2010-04-16 09:03 BJT

Special Report: Pakistan's Bhutto assassinated |

UNITED NATIONS, April 15 (Xinhua) -- The assassination of former Pakistani Prime Minister Benazir Bhutto "could have been prevented" if adequate security measures were taken, according to a highly-anticipated report released here on Thursday by a United Nations investigative commission.

The report was scheduled to be released on March 31 but was postponed until April 15 on the request of Pakistani President Asif Ali Zardari, Benazir's widower.

"The federal Pakistani government failed in its primary responsibility to provide effective protection to Ms. Bhutto on her return to Pakistan," the report said, referring to the former government headed by Pervez Musharraf.

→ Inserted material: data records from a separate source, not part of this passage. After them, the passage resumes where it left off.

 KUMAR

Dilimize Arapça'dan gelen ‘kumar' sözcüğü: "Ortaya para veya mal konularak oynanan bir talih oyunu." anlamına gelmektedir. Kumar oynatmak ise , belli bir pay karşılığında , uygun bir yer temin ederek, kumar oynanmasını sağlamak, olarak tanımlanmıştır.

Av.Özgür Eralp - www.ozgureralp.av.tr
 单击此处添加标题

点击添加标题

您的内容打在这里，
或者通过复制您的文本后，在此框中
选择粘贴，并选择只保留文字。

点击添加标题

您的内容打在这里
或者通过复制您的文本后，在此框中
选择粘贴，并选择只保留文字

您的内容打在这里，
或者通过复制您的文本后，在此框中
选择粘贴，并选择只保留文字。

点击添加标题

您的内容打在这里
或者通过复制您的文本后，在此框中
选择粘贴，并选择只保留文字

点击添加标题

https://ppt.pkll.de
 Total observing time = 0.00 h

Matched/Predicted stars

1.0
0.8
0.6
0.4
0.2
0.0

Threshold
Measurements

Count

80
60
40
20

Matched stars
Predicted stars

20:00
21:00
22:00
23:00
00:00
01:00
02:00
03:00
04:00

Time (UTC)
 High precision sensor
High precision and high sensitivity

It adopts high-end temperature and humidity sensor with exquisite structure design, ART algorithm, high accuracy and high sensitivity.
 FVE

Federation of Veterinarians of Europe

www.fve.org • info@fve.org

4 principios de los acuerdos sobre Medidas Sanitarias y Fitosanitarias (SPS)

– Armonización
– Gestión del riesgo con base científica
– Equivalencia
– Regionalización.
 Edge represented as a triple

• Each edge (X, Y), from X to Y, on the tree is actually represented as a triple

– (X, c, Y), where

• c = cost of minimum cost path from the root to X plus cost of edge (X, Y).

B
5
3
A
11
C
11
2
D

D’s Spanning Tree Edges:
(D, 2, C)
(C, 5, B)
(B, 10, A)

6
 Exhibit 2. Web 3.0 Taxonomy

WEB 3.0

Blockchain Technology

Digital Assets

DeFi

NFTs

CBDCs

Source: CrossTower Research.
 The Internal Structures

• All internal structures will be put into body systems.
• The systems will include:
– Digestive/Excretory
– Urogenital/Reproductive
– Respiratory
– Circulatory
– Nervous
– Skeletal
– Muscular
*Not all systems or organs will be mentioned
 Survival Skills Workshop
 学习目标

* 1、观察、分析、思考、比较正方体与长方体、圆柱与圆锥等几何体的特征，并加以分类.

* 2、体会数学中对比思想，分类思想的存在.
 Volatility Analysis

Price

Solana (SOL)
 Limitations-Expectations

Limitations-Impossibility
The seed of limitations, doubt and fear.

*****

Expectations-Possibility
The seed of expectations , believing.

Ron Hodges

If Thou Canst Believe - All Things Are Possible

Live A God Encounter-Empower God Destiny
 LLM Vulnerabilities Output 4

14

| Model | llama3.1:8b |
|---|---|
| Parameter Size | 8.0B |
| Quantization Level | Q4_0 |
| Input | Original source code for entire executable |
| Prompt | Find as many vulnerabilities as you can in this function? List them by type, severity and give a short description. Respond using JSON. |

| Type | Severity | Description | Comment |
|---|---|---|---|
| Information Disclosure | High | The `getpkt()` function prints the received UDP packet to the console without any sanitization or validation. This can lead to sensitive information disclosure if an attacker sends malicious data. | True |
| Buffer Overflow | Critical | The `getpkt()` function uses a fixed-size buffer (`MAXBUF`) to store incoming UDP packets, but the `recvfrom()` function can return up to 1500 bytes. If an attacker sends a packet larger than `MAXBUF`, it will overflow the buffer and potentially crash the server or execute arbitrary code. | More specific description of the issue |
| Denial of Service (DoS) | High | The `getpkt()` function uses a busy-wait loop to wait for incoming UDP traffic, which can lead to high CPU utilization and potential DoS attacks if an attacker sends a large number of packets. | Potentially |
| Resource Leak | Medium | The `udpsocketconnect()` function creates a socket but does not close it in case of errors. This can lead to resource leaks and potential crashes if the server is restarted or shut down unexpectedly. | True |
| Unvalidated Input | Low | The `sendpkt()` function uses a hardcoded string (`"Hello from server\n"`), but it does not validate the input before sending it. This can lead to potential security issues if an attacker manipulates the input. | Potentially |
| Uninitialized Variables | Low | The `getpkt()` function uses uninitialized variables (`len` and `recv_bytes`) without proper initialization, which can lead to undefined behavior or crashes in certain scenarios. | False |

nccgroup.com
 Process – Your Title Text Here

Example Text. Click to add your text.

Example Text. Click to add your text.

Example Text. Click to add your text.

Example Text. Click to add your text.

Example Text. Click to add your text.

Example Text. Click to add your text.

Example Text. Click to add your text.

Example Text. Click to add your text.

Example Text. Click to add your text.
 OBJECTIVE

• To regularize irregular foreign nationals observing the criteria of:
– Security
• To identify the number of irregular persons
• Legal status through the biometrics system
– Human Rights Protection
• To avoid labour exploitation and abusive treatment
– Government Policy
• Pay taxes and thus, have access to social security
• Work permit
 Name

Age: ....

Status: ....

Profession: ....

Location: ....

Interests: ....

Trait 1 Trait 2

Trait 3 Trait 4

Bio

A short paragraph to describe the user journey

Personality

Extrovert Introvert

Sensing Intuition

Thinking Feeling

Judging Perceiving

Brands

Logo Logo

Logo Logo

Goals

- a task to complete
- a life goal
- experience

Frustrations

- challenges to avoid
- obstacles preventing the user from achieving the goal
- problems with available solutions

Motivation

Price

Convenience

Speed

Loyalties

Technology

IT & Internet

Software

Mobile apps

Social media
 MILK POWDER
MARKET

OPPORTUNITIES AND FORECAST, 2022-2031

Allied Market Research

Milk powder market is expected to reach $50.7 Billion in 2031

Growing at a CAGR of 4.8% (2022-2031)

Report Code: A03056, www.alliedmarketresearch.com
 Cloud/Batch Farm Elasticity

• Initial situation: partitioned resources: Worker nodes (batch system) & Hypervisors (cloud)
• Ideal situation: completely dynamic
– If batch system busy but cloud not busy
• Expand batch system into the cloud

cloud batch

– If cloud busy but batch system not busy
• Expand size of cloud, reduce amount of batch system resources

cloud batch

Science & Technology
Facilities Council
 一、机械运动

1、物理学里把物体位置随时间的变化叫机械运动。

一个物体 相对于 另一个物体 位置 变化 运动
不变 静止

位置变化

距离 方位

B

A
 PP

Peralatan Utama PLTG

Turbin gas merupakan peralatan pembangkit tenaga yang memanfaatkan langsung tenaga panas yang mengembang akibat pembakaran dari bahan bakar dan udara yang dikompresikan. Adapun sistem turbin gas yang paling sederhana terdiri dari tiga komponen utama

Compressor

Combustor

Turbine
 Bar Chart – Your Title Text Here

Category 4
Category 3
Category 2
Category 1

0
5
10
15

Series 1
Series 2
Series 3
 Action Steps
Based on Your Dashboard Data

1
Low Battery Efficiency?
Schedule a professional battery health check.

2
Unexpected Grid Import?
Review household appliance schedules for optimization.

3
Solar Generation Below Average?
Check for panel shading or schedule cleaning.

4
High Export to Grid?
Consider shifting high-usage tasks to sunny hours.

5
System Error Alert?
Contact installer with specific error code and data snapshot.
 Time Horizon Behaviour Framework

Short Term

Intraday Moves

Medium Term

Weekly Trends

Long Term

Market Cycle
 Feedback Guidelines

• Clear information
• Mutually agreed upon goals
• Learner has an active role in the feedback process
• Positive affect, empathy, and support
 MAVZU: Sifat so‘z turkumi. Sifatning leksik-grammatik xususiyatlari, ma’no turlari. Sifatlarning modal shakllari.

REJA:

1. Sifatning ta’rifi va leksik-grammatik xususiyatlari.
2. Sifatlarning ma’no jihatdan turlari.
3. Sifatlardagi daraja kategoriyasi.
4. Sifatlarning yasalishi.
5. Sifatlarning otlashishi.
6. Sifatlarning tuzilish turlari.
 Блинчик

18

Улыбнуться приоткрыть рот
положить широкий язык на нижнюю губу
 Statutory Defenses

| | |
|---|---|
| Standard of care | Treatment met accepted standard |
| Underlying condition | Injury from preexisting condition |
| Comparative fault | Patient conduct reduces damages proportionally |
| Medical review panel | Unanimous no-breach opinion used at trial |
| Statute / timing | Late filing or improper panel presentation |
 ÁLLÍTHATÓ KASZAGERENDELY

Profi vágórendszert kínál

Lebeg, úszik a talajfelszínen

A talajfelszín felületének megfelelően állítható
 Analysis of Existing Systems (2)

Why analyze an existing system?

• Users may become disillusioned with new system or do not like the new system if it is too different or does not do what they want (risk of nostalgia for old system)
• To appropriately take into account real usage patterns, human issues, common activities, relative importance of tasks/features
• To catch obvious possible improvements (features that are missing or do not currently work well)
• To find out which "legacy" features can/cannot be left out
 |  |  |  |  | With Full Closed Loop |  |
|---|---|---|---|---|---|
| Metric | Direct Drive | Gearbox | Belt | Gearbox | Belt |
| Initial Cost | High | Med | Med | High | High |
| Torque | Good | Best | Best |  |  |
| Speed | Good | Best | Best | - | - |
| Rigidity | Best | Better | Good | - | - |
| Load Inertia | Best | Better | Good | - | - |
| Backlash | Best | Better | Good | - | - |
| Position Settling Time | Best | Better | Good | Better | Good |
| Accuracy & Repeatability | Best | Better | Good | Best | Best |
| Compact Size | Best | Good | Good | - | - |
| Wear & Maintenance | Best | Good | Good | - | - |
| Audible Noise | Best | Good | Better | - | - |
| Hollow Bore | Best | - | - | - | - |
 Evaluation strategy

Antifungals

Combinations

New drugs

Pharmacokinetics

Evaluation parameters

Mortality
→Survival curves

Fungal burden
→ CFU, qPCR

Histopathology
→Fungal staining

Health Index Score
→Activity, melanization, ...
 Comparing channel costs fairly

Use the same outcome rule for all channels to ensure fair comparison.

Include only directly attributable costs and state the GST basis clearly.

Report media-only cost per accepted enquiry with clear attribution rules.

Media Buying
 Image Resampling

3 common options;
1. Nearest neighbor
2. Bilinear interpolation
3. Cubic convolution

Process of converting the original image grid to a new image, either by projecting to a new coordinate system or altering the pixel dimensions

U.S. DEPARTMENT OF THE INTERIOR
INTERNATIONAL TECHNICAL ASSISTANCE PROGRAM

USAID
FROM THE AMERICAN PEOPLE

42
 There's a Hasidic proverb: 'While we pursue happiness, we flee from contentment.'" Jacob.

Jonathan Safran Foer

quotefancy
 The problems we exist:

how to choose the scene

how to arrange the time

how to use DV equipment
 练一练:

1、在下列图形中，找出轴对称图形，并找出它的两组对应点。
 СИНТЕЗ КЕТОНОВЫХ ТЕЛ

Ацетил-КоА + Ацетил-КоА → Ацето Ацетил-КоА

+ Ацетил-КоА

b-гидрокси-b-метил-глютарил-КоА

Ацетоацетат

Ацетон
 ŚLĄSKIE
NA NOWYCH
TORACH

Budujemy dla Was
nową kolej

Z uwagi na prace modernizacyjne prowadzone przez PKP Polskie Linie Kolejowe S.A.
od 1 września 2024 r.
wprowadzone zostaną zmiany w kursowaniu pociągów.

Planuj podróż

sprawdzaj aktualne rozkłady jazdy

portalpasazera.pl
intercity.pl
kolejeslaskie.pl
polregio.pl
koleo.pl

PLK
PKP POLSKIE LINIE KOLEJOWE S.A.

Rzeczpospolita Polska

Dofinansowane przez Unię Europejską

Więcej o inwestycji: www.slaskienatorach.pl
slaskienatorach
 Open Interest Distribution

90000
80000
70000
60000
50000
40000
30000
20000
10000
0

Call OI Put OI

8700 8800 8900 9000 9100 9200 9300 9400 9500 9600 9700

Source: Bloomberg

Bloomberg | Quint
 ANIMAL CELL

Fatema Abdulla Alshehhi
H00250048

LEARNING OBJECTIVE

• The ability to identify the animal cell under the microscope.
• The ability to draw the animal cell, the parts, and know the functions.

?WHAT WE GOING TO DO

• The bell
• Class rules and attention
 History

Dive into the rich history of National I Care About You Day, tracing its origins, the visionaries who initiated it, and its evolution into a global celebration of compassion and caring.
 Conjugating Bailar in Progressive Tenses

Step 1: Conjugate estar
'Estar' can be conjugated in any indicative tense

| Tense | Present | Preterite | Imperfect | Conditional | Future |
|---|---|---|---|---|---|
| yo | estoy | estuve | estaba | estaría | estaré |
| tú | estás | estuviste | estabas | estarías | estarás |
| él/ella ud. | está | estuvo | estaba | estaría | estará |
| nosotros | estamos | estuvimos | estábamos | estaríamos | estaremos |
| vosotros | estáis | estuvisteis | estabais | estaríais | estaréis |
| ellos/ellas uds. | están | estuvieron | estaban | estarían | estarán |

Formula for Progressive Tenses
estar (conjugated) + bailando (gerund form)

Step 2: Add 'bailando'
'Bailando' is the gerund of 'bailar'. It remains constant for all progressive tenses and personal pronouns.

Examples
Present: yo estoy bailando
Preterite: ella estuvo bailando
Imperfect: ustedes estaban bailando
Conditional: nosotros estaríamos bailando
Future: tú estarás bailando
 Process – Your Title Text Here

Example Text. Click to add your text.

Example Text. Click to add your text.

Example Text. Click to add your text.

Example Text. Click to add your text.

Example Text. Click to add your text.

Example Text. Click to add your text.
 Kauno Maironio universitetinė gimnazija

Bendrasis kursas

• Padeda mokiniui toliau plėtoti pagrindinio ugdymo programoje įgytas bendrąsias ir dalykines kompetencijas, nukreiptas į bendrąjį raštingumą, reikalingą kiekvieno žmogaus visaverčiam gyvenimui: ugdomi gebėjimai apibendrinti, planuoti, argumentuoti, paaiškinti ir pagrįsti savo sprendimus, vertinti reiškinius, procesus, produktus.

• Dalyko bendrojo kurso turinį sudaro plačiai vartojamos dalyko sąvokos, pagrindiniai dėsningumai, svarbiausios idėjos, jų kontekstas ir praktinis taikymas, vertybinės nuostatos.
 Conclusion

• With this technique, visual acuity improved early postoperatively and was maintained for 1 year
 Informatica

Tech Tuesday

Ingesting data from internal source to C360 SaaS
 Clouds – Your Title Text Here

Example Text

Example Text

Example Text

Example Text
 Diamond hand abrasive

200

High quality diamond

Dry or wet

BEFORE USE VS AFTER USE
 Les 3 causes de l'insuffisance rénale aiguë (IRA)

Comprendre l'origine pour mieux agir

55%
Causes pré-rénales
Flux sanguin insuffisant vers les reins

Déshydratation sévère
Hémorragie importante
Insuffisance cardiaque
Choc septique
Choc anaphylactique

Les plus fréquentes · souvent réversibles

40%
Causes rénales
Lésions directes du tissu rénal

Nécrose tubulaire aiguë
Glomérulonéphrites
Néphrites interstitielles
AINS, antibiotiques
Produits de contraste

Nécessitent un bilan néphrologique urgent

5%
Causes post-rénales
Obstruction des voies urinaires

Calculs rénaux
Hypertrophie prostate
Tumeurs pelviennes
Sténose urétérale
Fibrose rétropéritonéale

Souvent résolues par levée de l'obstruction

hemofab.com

"The federal government lacked a comprehensive security plan for Ms. Bhutto, relying instead on provincial authorities, but then failed to issue to them the necessary instructions," the report said, stressing that the security arrangements were " fatally insufficient and ineffective."

Chile's UN Ambassador Heraldo Munoz, who chairs the UN- appointed independent commission, presented the report to the UN secretary-general Ban Ki-moon late Thursday afternoon.

Bhutto was killed on Dec. 27, 2007, by a gunshot followed by a suicide bomb attack, as she was leaving after addressing a public meeting in Rawalpindi, a garrison city adjacent to the capital of Islamabad.

Munoz told a press conference here that he would not judge whether the failure to protect Bhutto was "deliberate."